Written tasks:
A. Rewrite the part of the comments on Yaira that begins at the words "This was a great" and stops after "fan of comics.", putting "analysis" in place of "analyzation".
B. In the comments on Yaira, which route does the first commenter say should have been taken if Yaira was meant to go from villain to anti-hero?
C. List every proper name that appears in the comments on Yaira.

Love the critique! Haven't read Yaira because I don't want to give this clown money for bad work but its very clear they are trying to write Yaira as badass for the sake of being badass but it ends up as making the character a villain and no one would want to spend time and money with that character. Yaira should have been more of a vigilante hero (to explain the conflict with Alphacore) who kills the villains rather than arrest them. If they want to have Yaira be a villain to anti-hero then they should have gone the Vegeta route where she debutes in a book like Alphacore or ISOM, gets beaten and humbled, which leads to her redemption arc. The flip flopping shit that Rippaverse does where "they don't play by the rules" and never act like heroes or have any likeable qualities while at the same time they want you to sympathize with the characters is insufferable. HAVE CONSISTENT CHARACTERS PLEASE!
This was a great analyzation on how a comic book reconstruction should be handled not by downplaying it but by honestly breaking it down into a lesson on how it could be bettered, and I applaud you for being able to acknowledge your pretty harsh and negative review in your last video, I was hesitant about watching this one but am glad I did this was very educational at best , I read the book and basically agree with all your points and cannot deny your treatment of the script was a logical improvement ...really don't get all the hate for July when all he is doing is what many other comic book creators are doing trying to create an alternative to the current state of the big 2 or just create a comic book as a fan of comics.

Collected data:
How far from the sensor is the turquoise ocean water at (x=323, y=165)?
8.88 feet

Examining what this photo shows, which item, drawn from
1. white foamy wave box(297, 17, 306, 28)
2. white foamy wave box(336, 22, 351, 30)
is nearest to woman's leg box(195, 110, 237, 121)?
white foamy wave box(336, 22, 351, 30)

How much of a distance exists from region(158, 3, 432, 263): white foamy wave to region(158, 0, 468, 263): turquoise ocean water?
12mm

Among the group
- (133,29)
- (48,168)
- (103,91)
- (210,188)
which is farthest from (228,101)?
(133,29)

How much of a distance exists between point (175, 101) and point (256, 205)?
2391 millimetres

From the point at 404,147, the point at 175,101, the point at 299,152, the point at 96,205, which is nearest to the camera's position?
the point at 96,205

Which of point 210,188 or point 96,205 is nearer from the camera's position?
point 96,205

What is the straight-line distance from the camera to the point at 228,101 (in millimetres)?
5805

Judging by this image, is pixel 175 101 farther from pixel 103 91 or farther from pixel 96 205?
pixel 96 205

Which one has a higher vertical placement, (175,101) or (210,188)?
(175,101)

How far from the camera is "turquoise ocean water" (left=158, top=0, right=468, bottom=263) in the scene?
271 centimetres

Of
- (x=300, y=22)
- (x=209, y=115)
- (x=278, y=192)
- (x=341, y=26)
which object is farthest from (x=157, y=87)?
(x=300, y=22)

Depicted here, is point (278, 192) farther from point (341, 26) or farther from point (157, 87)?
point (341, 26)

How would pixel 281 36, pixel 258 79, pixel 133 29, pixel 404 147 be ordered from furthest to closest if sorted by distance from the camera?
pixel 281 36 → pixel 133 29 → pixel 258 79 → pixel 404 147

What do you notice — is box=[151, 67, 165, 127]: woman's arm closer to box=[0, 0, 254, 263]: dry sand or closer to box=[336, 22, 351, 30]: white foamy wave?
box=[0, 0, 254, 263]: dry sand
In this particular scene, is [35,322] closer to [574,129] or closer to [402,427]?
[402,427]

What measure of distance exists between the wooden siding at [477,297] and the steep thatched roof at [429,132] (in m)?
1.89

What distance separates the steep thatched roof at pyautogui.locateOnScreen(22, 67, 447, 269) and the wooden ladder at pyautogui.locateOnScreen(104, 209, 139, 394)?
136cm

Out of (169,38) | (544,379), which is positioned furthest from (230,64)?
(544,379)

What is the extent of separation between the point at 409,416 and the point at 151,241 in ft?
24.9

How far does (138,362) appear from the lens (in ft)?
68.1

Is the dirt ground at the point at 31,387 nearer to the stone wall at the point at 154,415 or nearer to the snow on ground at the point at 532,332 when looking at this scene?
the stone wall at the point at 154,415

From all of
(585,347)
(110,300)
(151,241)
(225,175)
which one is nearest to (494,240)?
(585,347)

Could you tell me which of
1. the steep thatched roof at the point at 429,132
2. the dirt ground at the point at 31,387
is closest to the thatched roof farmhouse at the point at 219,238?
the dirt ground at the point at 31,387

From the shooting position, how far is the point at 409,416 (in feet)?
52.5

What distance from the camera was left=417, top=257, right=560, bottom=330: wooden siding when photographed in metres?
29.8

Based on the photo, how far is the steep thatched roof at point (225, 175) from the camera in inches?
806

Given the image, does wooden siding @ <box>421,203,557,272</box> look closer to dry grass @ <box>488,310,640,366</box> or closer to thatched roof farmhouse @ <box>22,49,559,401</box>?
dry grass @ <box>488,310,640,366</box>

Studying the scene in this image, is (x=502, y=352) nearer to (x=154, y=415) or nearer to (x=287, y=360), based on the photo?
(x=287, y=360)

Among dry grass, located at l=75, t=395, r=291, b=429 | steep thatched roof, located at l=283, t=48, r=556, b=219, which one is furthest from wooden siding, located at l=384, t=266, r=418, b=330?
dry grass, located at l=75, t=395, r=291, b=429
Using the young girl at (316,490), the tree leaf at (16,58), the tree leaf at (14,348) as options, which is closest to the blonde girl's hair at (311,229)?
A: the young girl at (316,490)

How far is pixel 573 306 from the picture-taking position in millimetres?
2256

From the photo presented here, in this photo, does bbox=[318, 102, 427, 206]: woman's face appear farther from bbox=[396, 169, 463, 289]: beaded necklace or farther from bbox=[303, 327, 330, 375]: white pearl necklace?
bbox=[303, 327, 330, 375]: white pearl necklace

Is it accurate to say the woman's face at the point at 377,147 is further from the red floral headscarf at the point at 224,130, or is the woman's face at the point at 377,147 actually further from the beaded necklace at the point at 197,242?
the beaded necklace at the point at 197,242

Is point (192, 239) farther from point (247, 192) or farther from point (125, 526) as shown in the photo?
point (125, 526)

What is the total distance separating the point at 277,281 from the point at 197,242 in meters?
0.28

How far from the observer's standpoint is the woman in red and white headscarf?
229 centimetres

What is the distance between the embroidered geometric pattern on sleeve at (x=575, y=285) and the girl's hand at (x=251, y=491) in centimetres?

Responses to the exercise:
A.
This was a great analysis on how a comic book reconstruction should be handled not by downplaying it but by honestly breaking it down into a lesson on how it could be bettered, and I applaud you for being able to acknowledge your pretty harsh and negative review in your last video, I was hesitant about watching this one but am glad I did this was very educational at best , I read the book and basically agree with all your points and cannot deny your treatment of the script was a logical improvement ...really don't get all the hate for July when all he is doing is what many other comic book creators are doing trying to create an alternative to the current state of the big 2 or just create a comic book as a fan of comics.

B. The Vegeta route.

C. Yaira, Alphacore, Vegeta, ISOM, Rippaverse, July